# Buck's microphone frequency



## marcus132

Does anybody know what the radio frequency is for "Buck the Animated Trophy's" wireless mic? Or know how to find out what it is?

I just picked up a Buck from eBay, and it would be awesome if I could wirelessly feed him audio using an FM transmitter instead of putting his mic up to a speaker.

(Yes, he has a wired aux-in, but the less cables I have to hide the better.)

Thanks! :jol:


----------



## pyro

i think it should say it on there somewhere or maybe inside


----------



## marcus132

pyro said:


> i think it should say it on there somewhere or maybe inside


All the microphone says is FCC ID: SW6 MA-S2100. Google turns up no results for it.

I just rubber banded some headphones to the microphone and put audio through it that way. It works pretty well, though I'd still like to know how to broadcast directly to Buck from the computer, if anyone knows.


----------



## marcus132

I opened up Buck's mic and found that the microphone is attached to the transmitter by two tiny wires, as pictured below.

I don't suppose there's any chance that converting it to a phono plug would be as easy as cutting off the mic and soldering the plug onto those two wires, would it? Any A/V geniuses in the house have any idea?

* **Supplied information**
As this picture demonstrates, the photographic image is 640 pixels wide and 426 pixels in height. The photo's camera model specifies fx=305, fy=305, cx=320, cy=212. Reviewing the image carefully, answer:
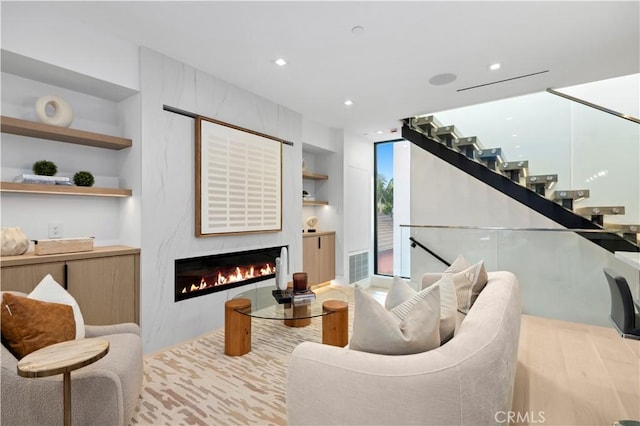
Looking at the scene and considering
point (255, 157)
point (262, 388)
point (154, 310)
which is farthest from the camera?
point (255, 157)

* **Written exercise**
In the forum thread about Buck's microphone frequency, what FCC ID is printed on the microphone?

* **Exercise result**
SW6 MA-S2100